Si hay que retornar a la senda que nos llevará al centro neurálgico de la literatura de Juan José Saer (Serodino, Argentina, 1937-París, 2005), este narrador argentino mayúsculo que pasó buena parte de su vida en París, es porque su escritura, de factura realista, es absolutamente moderna, una literatura que juega con el lector confundiendo las tramas desde múltiples configuraciones y haciendo que lo narrado tenga el portentoso impulso de lo onírico.

Desde sus inicios como escritor, esas dos prerrogativas fueron decisivas en la poética de Saer y mostraban a las claras que para este narrador, la incertidumbre era una cuestión nuclear. La pretensión es trocar la ficción en una suerte de «antropología especulativa» tal y como escribió en uno de sus mejores ensayos, El concepto de la ficción. Si a todo ello le añadimos la narración misma como el secreto mejor guardado que hay que contar, obteniendo así no tanto el relato ficcional de unos acontecimientos, sino más bien los acontecimientos que dan cuenta de una narración, habremos logrado una imagen prístina de uno de los narradores más injustamente marginados.

Pero Saer siempre está ahí: en el margen central de la literatura. En la soledad desde la que se escriben y se inscriben las grandes obras. Un narrador que había de convertir sus ficciones en «un gran espacio vacío y precario». Un lugar donde Nadie nada nunca, tal y como reza una de sus novelas, propusiera la estabilidad como materia de la ficción. Para Saer, la mágica imprecisión de la inestabilidad, el riesgo de lo contado, se convierte en el único milagro posible. Ricardo Piglia dejó escrito que «decir que Saer es el mejor escritor argentino actual es una manera de desmerecer su obra. Sería preciso decir, para ser más exactos, que es uno de los mejores escritores actuales en cualquier lengua y que su obra está situada del otro lado de las fronteras, en esa tierra de nadie que es el lugar mismo de la literatura».

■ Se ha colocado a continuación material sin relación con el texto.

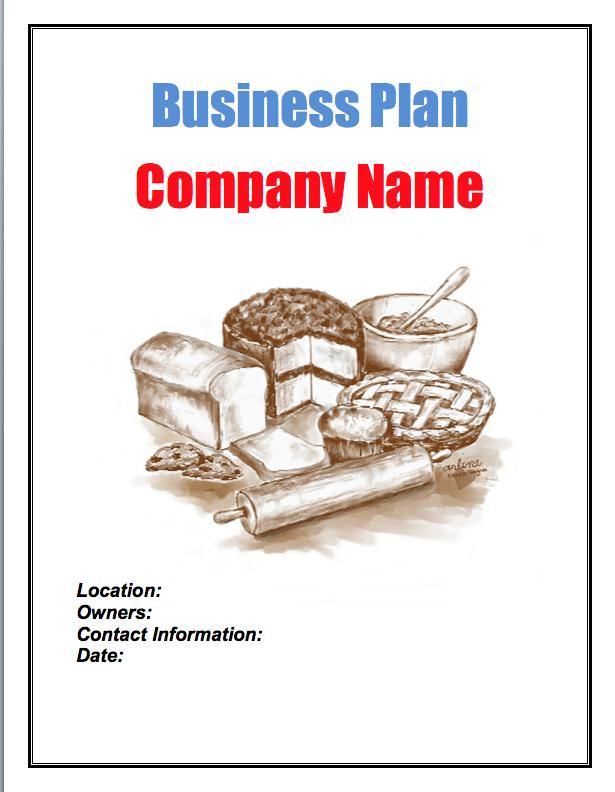 Bakery business plan in pakistan vaccine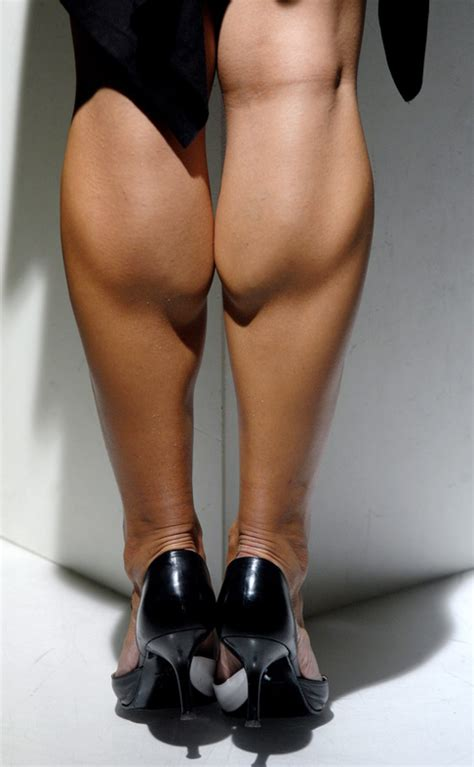 women with musclar legs especially calves picture 2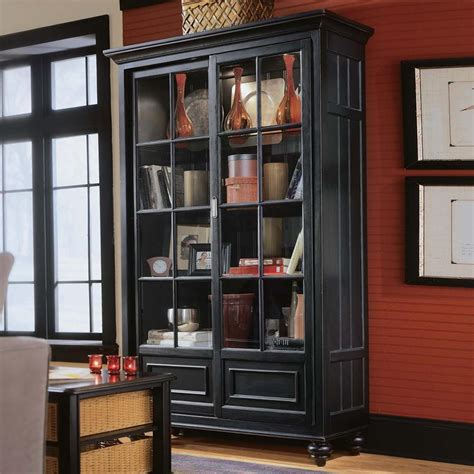 black bookcases with glass doors black antique bookcases with glass doors design trends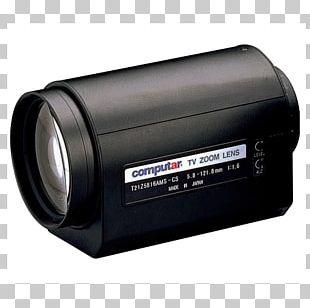 Camera Lens C Mount Zoom Lens Focal Length Video Cameras PNG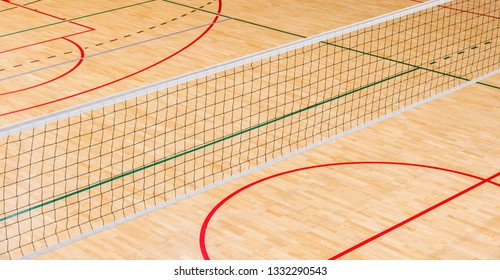 elementary school gym indoor with volleyball net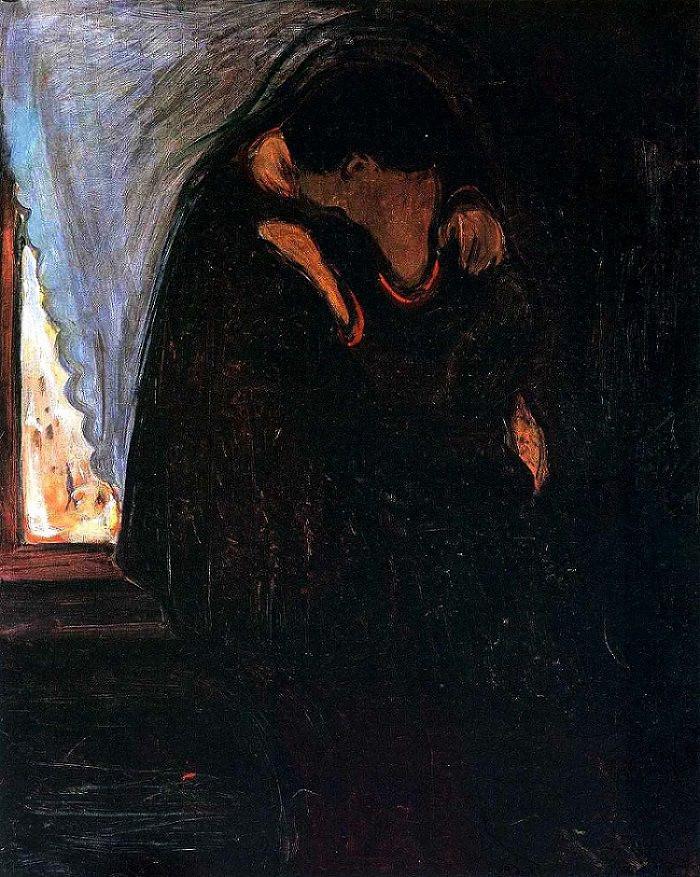 Edward Munch, The Kiss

MUNDO DE EXPLORACIÓN / Sus temas, entonces, darían cuenta de todo ello y es así como la muerte, la locura, los recuerdos, la memoria, la nostalgia, lo desconocido, el sufrimiento, lo mítico y la desesperanza se han de convertir en objeto y sujeto de sus libros. El mundo, sus mundos, tratan de explorar y penetrar en la espesura virginal hacha en mano, desbrozando, aquí y allá, cuánta cantidad de extrañeza conserva la realidad o qué ausencia es posible recuperar cuando nada se ha tenido. La literatura como un espacio a conquistar. Para Saer ser «narrador exige una enorme capacidad de disponibilidad, de incertidumbre y de abandono y esto es válido para todos los narradores, sea cual fuere su nacionalidad. Todos los narradores viven en la misma patria: la espesa selva virgen de lo real».

La suya es una literatura repetitiva y sensual, un corpus que avanza muy lentamente en busca del tiempo perdido y donde la variación y ampliación sobre lo mismo le convierte en un escritor mayor y que, ahora más que nunca, hay que reclamar. La intensidad de su escritura hizo que sus textos de ficción, sus ensayos y sus poemas se situaran en una geografía imaginaria mítica.l

Una rara intensidad provocó que su literatura avanzara por aquella selva dirimiendo la potencia inextinguible de unas subordinadas sin fin, el fraseo de una respiración legendaria y el gusto por el detalle. De hecho, Saer enseña a mirar. Es la mirada íntima de la poesía, que se colaba rigurosamente por su prosa y por sus ensayos, tratando de diseñar la imposibilidad de la propia experiencia. De ahí su modernidad. La suya es una literatura sin atributos, como la de sus admirados Robert Musil, James Joyce, Marcel Proust, Franz Kafka, William Faulkner, Roberto Arlt o Juan Carlos Onetti. La pretensión, esbozar un texto que pueda dar cuenta de aquello que queda fuera de la realidad; delirar hasta lo imposible por la viscosidad de una tal intensidad de la experiencia que pueda dar cuenta de las condiciones de un retiro imposible donde lo callado y el vacío sean el andamiaje sobre el que sostener cualquier ficción, real y verdadera. El hueco voraz es el lenguaje, reducto doloroso capaz de contener lo que no existe. Una forma pura a la que Saer jamás renunció, una reflexión constante sobre de qué modo cabe percibir el mundo. Sus obras cartografían el tiempo, el espacio y la historia y dicen hasta la extenuación «pliegues, y pliegues, y después otros pliegues, y más pliegues todavía».